REQUESTS:
- 1) In the smoker chip kit thread, why does bobbygee want to find a way to make the chip loader full sized?
- 2) Go on with the thread about the Masterbuilt chip kit from where it stops.

===== READING PASSAGE

# Official masterbuilt wood chip kit w/qview for my 40"



## bobbygee (Oct 22, 2010)

Here ya go guys as promised..Very easy to install.I just followed the instructions that came with the replacement kit. Its' official name is the Wood chip retro kit 2010.It lists 20070910,20070110,and 20070110 models but it fits my 20070810.(40" from Sams) I now can achieve plenty of smoke at 225! Make sure you preheat the smoker to burn off the oil from the new metal.


----------



## dale5351 (Oct 22, 2010)

OH, that full chip pan looks nice!

How about the chip loader?  Did it get modified also?  From what I remember seeing on the half sized version it was an extra piece of metal riveted on.


----------



## beer-b-q (Oct 22, 2010)

dale5351 said:


> OH, that full chip pan looks nice!
> 
> *How about the chip loader?  Did it get modified also? * From what I remember seeing on the half sized version it was an extra piece of metal riveted on.


That is my question also...

*What is the contact number at Masterbuilt to get the kit... *


----------



## bill in mn (Oct 22, 2010)

I like that .Now just how does one go about getting one and how much? thanks Bill


----------



## bobbygee (Oct 23, 2010)

The kit was free,my smoker is less than 5 months old.The kit does not come with a new chip loader.Have to use the old one that is half sized.I got to figure a way to make it full sized because all the chips are piling up on the far left side of the pan,waste of valuable chip burning/smoldering space.Read thru the related threads http://www.smokingmeatforums.com/forum/thread/98724/lack-of-smoke-upgrade-kit   and http://www.smokingmeatforums.com/forum/thread/99613/mes-not-producing-smoke to get details on getting one of these bad boys. In a nut shell,call masterbuilt tech support and hopefully all support personnel are informed that this kit fits the 40". Without MBtechguys(Darryl) intervention,they would not have sent me one.

==========
===== DATASET ENTRIES

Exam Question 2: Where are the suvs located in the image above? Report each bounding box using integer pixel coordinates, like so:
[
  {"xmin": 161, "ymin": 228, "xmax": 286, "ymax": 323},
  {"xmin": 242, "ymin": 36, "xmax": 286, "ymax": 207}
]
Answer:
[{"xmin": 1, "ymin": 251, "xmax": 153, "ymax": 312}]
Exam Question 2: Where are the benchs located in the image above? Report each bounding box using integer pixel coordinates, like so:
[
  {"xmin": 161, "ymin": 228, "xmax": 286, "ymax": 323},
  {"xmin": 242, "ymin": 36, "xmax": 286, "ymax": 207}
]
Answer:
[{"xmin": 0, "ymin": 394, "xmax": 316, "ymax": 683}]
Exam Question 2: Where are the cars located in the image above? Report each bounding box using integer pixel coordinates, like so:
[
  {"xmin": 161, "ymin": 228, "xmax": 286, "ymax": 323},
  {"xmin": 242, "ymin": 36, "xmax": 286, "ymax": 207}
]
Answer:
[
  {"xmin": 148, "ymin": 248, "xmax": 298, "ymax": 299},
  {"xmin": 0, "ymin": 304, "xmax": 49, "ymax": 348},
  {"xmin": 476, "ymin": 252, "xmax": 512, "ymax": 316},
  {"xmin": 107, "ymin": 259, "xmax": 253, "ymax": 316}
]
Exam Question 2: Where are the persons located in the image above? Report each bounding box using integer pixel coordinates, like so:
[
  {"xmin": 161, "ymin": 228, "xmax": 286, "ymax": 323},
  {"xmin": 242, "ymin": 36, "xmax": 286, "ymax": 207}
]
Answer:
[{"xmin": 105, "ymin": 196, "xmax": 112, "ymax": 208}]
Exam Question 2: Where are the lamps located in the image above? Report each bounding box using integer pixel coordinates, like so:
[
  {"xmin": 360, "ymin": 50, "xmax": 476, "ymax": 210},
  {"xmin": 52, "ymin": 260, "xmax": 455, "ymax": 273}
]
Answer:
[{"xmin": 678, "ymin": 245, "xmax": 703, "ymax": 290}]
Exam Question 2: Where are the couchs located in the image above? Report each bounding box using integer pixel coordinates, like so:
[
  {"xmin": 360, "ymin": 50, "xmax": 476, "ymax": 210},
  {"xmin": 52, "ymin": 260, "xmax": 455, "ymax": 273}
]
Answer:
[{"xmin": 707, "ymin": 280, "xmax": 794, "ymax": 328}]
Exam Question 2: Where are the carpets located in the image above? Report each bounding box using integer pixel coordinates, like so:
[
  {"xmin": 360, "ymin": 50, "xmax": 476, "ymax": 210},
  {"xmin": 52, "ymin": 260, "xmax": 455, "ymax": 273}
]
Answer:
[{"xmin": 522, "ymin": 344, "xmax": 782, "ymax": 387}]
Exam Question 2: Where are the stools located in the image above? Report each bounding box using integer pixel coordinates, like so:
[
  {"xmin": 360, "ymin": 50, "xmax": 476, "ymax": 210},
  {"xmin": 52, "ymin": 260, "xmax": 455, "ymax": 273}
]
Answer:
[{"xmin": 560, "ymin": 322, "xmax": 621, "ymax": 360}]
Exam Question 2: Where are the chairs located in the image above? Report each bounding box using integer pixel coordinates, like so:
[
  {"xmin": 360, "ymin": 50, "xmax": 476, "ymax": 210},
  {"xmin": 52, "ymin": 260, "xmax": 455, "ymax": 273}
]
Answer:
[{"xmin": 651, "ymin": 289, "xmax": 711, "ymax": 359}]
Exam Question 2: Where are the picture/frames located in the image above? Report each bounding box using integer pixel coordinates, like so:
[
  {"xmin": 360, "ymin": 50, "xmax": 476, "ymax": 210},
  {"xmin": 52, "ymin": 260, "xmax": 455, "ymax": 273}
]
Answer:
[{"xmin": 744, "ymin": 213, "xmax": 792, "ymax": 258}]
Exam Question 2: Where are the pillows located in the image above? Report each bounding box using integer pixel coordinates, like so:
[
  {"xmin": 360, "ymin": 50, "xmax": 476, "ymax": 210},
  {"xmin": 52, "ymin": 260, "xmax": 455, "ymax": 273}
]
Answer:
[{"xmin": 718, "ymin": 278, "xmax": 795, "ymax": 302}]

==========

FINAL RESULTS:
- 1) The kit doesn't include a new chip loader, so he has to keep using the old half-sized one. With it, all the chips pile up on the far left side of the pan, which wastes space where chips could be burning and smoldering.

- 2)
----------



## dale5351 (Oct 23, 2010)

BobbyGee said:


> Without MBtechguys(Darryl) intervention,they would not have sent me one.


He has been good to more than one of us here.

One of the things I have read in old reviews was criticism of Masterbuilts customer service.  I'm not seeing that.  My controller on my four year old MES has died, and the lady at customer service was efficient in finding the right part and shipping it to me.  Cost about $35.


----------



## dale5351 (Oct 23, 2010)

BobbyGee said:


> The kit does not come with a new chip loader.Have to use the old one that is half sized.I got to figure a way to make it full sized because all the chips are piling up on the far left side of the pan,waste of valuable chip burning/smoldering space.


I have searched the forum to see if I could find a picture of the half sized chip loader, but no joy.  I did see one at Bass Pro shops a while back.  As I recall, it looked like they had riveted a half sized plate onto a full chip loader.  If that is true, perhaps you could just drill out the rivets and remove the plate.

If someone posted a picture of a half-sized chip loader, it might help the group to figure it out.


----------



## sawzall (Oct 23, 2010)

dale5351 said:


> I have searched the forum to see if I could find a picture of the half sized chip loader, but no joy.  I did see one at Bass Pro shops a while back.  As I recall, it looked like they had riveted a half sized plate onto a full chip loader.  If that is true, perhaps you could just drill out the rivets and remove the plate.
> 
> If someone posted a picture of a half-sized chip loader, it might help the group to figure it out.


The piece in the half size chip loader is spot welded, not riveted...at least on mine. you will just have to grind the welds a bit and it should fall right out.


----------



## texacajun (Oct 23, 2010)

dale5351 said:


> I have searched the forum to see if I could find a picture of the half sized chip loader, but no joy.  I did see one at Bass Pro shops a while back.  As I recall, it looked like they had riveted a half sized plate onto a full chip loader.  If that is true, perhaps you could just drill out the rivets and remove the plate.
> 
> If someone posted a picture of a half-sized chip loader, it might help the group to figure it out.


I just posted some pictures of the chip tray loaders. Here is the link

http://www.smokingmeatforums.com/forum/thread/99348/all-mes-model-numbers


----------



## dale5351 (Oct 24, 2010)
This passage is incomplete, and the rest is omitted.